China Beach is a north-facing beach with views of the Golden Gate Bridge. In Gold Rush times, it was used as a campsite by Chinese fisherman, which is how it got its name.
It's a pretty, small beach with a calmer surf than Ocean Beach or Baker Beach, accessed by long, steep stairs or on a sloping, paved path. The elegant mansions of the super-rich Sea Cliff neighborhood look down over the beach and the ocean.
Local reviewers like China Beach and their only significant complaint is that it can be hard to find parking when it's busy. They call it "quaint" and "our special little cove." Some people say you should stop by even if you don't plan to stay, just to take a photo. And that's understandable. You can see the Golden Gate Bridge and the cliffs of the Marin Headlands across the water. You might even get a good look at container ships going in and out of the bay.
Like all of San Francisco, China Beach can be foggy all day, especially in the summer.
What Can You Do at China Beach?
You could go swimming at China Beach. In fact, some people will say it's the only San Francisco beach where it's safe to swim, but I'm not so sure about that. Strong warnings are posted about rip tides and currents. The National Parks website says there are no lifeguards, but they also mention the lifeguard station. You figure. Don't count on having one around.
On a sunny day, you can sunbathe. If it's windy, look for the small deck on top of the lifeguard equipment pick-up station.
At low tide, you can walk from China Beach to Baker Beach and find starfish, anemones, and mussels clinging to the rocky crevices of the cliffs. If you take too long, you could get stuck calling for transportation or making a long walk back on city streets. To prevent that, you can check the tide tables at the NOAA website.
You can also play games on the beach or go for a walk. You can see from the photograph that China Beach is also an excellent place to bring your camera. If you stay until half an hour after sunset, the bridge lights will be on, and the sky will come out dark blue, even if you can't see the color with your eyes.
What You Need to Know Before You Go to China Beach
There are no entrance fees or parking fees at China Beach. See the notes below about parking and how to get there.
The beach has restrooms and showers. However, when I last visited, the water supply was shut off for maintenance and who knows how long that might take to get fixed. To be more comfortable, "go" before you go.

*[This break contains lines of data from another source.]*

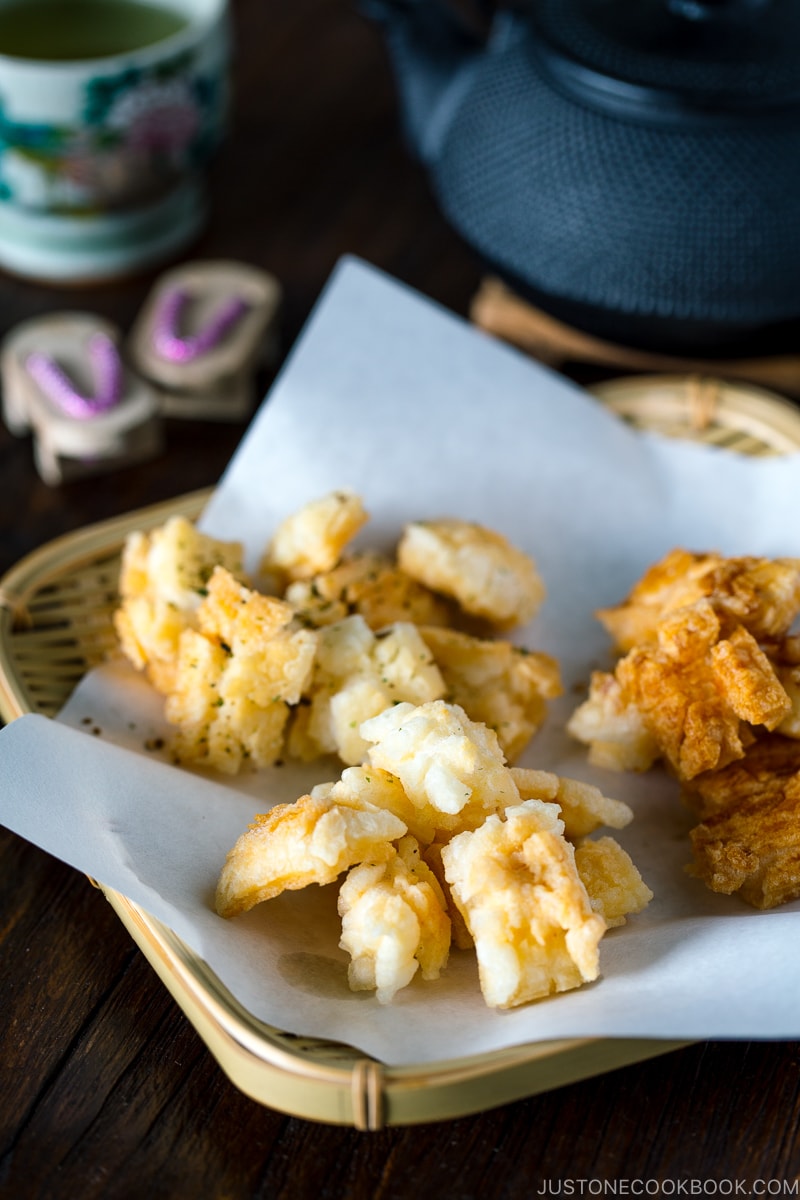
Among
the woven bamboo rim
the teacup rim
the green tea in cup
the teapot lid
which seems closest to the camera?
the teapot lid

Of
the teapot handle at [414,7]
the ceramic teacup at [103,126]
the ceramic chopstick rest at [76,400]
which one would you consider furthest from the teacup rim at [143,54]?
the ceramic chopstick rest at [76,400]

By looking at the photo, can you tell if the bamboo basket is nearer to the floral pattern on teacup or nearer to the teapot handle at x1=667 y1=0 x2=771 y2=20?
the floral pattern on teacup

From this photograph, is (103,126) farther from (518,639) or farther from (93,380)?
(518,639)

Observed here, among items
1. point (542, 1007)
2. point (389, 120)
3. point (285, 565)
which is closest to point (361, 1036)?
point (542, 1007)

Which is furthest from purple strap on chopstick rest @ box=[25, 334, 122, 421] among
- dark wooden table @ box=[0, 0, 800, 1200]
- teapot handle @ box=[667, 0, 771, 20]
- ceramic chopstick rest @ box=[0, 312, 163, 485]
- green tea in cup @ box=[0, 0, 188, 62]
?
teapot handle @ box=[667, 0, 771, 20]

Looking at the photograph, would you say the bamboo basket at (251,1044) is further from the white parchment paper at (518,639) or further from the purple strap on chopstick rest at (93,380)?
the purple strap on chopstick rest at (93,380)
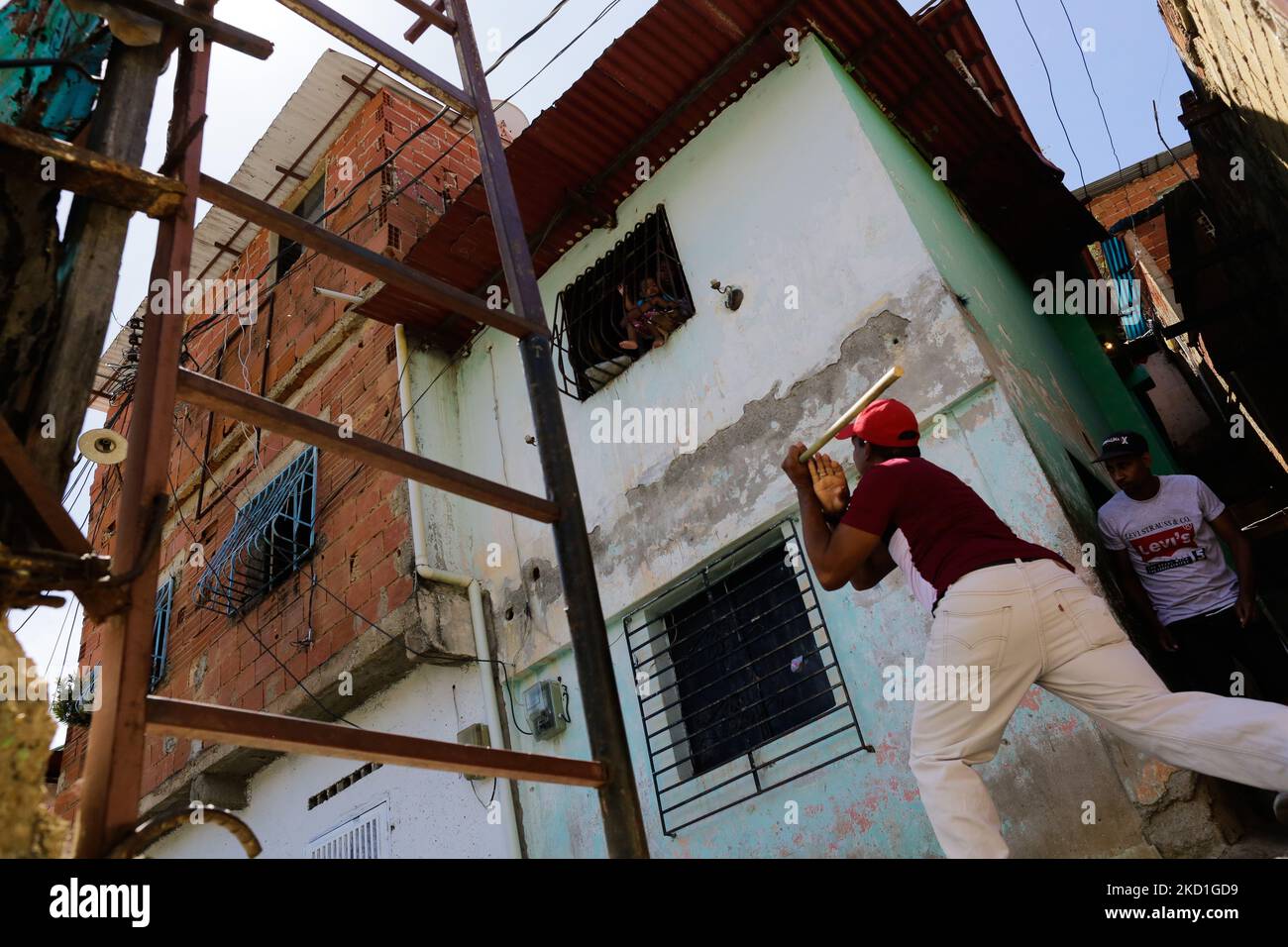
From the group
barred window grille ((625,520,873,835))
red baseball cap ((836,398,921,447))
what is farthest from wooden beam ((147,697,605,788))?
barred window grille ((625,520,873,835))

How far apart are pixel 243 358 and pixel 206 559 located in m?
2.16

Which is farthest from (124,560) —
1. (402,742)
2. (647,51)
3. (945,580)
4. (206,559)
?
(206,559)

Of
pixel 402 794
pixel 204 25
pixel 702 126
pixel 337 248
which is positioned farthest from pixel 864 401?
pixel 402 794

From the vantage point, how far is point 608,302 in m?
6.80

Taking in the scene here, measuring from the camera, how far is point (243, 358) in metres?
9.75

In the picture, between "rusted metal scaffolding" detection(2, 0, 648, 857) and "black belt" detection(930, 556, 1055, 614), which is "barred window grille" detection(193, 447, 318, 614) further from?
"black belt" detection(930, 556, 1055, 614)

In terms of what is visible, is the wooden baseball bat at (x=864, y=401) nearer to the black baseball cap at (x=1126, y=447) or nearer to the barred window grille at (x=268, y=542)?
the black baseball cap at (x=1126, y=447)

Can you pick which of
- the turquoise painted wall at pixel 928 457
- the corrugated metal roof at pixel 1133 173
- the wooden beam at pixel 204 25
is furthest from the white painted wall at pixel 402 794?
the corrugated metal roof at pixel 1133 173

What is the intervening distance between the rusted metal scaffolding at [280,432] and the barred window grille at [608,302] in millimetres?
3462

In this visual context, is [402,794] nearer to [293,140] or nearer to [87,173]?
[87,173]

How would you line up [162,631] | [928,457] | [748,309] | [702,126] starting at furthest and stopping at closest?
[162,631] < [702,126] < [748,309] < [928,457]

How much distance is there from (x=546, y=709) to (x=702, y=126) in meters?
3.96

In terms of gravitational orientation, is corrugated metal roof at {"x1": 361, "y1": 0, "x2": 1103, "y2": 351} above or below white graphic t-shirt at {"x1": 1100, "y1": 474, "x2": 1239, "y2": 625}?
above

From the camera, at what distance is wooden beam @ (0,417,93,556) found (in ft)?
5.10
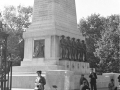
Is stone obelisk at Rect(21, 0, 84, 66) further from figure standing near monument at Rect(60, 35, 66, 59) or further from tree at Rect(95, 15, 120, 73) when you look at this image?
tree at Rect(95, 15, 120, 73)

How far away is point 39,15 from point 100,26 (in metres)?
23.9

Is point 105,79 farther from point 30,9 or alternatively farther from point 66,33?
point 30,9

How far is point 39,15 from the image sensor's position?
871 inches

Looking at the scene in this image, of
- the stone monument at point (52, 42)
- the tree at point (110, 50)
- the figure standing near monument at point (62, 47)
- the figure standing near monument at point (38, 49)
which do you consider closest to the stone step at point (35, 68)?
the stone monument at point (52, 42)

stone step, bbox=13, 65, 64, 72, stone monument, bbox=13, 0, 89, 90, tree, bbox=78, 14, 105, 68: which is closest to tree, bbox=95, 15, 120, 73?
tree, bbox=78, 14, 105, 68

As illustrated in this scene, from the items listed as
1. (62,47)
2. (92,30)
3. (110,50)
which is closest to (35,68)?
(62,47)

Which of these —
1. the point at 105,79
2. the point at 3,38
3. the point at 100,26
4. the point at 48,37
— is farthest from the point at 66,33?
the point at 100,26

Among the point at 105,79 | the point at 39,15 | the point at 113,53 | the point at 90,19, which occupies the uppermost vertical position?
the point at 90,19

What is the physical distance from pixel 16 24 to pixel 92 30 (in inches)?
585

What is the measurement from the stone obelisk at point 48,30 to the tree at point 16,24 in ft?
59.7

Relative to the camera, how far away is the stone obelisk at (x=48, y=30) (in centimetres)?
2019

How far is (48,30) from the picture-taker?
67.3 feet

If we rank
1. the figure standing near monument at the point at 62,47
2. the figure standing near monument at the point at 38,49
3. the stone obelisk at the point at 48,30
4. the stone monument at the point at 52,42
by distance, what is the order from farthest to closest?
the figure standing near monument at the point at 38,49
the figure standing near monument at the point at 62,47
the stone obelisk at the point at 48,30
the stone monument at the point at 52,42

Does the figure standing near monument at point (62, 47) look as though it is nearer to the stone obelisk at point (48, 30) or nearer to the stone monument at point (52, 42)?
the stone monument at point (52, 42)
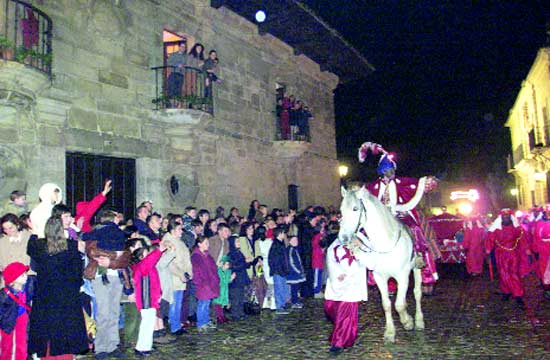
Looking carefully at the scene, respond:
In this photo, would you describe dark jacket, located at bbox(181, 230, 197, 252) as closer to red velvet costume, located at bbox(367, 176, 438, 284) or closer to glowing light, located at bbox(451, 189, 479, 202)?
red velvet costume, located at bbox(367, 176, 438, 284)

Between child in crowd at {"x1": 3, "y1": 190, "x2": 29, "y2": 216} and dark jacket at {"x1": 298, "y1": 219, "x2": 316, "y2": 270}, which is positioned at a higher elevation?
child in crowd at {"x1": 3, "y1": 190, "x2": 29, "y2": 216}

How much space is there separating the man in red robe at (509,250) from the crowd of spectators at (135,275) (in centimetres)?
342

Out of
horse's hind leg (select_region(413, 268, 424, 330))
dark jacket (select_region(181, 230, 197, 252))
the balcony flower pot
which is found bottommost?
horse's hind leg (select_region(413, 268, 424, 330))

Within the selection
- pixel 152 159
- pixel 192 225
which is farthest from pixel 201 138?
pixel 192 225

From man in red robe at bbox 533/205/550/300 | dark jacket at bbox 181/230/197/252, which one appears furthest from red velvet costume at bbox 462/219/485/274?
dark jacket at bbox 181/230/197/252

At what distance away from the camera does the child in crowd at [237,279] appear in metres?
8.95

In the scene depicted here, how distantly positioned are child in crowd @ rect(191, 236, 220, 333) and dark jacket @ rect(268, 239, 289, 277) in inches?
55.9

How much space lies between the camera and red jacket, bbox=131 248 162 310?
22.4ft

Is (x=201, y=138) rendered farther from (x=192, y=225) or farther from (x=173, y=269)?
(x=173, y=269)

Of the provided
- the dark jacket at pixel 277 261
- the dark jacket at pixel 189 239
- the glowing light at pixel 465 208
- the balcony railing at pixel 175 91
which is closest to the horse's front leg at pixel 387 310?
the dark jacket at pixel 277 261

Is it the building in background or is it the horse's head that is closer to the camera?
the horse's head

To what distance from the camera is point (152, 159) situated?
12.8 m

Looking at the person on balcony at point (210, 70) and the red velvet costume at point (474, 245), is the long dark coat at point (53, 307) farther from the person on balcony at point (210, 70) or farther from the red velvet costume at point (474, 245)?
the red velvet costume at point (474, 245)

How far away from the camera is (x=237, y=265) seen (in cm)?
892
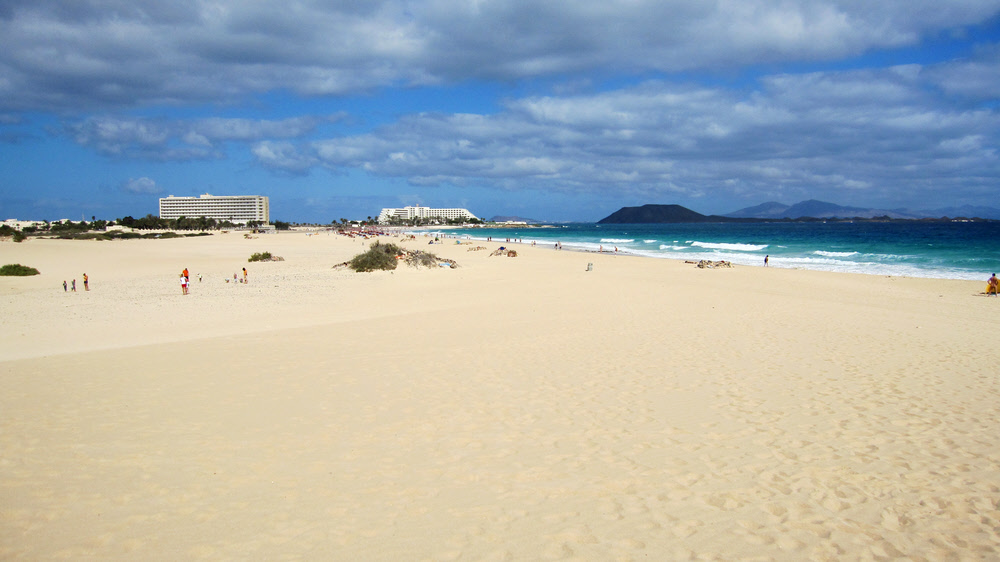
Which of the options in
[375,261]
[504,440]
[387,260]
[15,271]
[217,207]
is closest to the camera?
[504,440]

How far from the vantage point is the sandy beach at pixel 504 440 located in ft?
12.1

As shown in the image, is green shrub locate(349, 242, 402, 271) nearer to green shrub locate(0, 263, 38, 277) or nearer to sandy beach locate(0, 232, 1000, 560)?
sandy beach locate(0, 232, 1000, 560)

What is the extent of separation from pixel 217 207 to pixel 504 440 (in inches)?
7452

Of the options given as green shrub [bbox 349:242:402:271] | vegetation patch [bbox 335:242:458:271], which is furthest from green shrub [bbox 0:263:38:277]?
green shrub [bbox 349:242:402:271]

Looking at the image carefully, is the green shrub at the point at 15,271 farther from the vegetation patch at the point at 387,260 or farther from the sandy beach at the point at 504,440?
the sandy beach at the point at 504,440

Alcohol, glass containers and fires are not allowed on the beach. Neither are pets.
There's no snack bar or any place nearby to get something to eat. Stop for munchies or picnic goodies if you want to eat while you're there. Get some water, too.
Water quality is generally good at China Beach, but in case you're concerned, you can check the latest water quality warnings at the San Francisco Water website.
More San Francisco Beaches
China Beach isn't the only beach you can visit in San Francisco. You can also go to Baker Beach for one fo the city's best Golden Gate Bridge views. Or check out Ocean Beach, near the Cliff House and Golden Gate Park, with a long, flat area for walking and evening bonfires. Although it's technically in Marin County, Rodeo Beach is just north of the bridge and has intriguing pebbles instead of sand.
San Francisco also has a few clothing optional beaches if you enjoy that lifestyle or would like to try it. You can find their profiles and directions for getting to them in the San Francisco Nude Beach Guide.
How to Get to China Beach
China Beach is at Sea Cliff and 28th Ave in the Seacliff neighborhood. From El Camino del Mar, follow small brown signs that say "Public Beach." If you're driving, use 455 Sea Cliff Avenue as your destination — paying attention to the fact that it's Sea Cliff, not Seacliff. That's the address of a house across the street from the parking area.
Parking is very limited at China Beach. Less than 40 spots are available, and you can't park on the neighborhood streets. To take Muni (local municipal transit), get off the #29 bus at Lincoln/Camino del Mar and 25th Avenue and walk west, or take bus #1 to California and 30th Avenue and go north. Both are about 5 blocks away.
When you get to the parking lot, you can walk on the paved road or take steps down to the beach. If you don't want to take the walk down, there's a bench near the top of the path that has great views, perfect for taking a moment to be mindful of the place.